Total ways to draw $3$ balls = $^{12}C_3 = \frac{12 \times 11 \times 10}{3 \times 2 \times 1} = 220$.
$(A)$ Probability of getting $1$ red,$1$ white and $1$ blue ball:
Ways = $^4C_1 \times ^3C_1 \times ^5C_1 = 4 \times 3 \times 5 = 60$.
Probability = $\frac{60}{220} = \frac{3}{11}$ (Matches $(iv)$).
$(B)$ Probability of getting $2$ white and $1$ blue ball:
Ways = $^3C_2 \times ^5C_1 = 3 \times 5 = 15$.
Probability = $\frac{15}{220} = \frac{3}{44}$ (Matches $(i)$).
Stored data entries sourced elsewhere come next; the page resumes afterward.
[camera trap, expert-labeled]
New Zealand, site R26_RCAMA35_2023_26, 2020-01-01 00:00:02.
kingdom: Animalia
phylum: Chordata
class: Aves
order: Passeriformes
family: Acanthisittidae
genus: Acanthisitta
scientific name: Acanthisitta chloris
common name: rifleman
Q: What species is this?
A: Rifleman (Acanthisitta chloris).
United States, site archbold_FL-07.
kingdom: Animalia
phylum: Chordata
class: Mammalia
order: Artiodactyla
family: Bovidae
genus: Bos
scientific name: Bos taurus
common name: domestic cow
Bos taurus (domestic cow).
$(C)$ Probability of getting $2$ red and $1$ white ball:
Ways = $^4C_2 \times ^3C_1 = 6 \times 3 = 18$.
Probability = $\frac{18}{220} = \frac{9}{110}$ (Matches $(v)$).
$(D)$ Probability that none of the balls is white (i.e.,all $3$ are from red and blue balls,total $4+5=9$):
Ways = $^9C_3 = \frac{9 \times 8 \times 7}{3 \times 2 \times 1} = 84$.
Probability = $\frac{84}{220} = \frac{21}{55}$ (Matches $(ii)$).
Therefore,the correct matching is: $A \rightarrow (iv), B \rightarrow (i), C \rightarrow (v), D \rightarrow (ii)$.

(C) Total number of ways to select $3$ persons out of $10$ is given by $n(S) = {}^{10}C_3 = \frac{10 \times 9 \times 8}{3 \times 2 \times 1} = 120$.
If the smallest badge number among the three selected is $5$,then $5$ must be one of the selected persons.
The other two persons must be selected from the set of numbers greater than $5$,which is $\{6, 7, 8, 9, 10\}$.
There are $5$ such numbers.
Therefore,the number of ways to select the other two persons is $n(A) = {}^{5}C_2 = \frac{5 \times 4}{2 \times 1} = 10$.
The required probability is $P(A) = \frac{n(A)}{n(S)} = \frac{10}{120} = \frac{1}{12}$.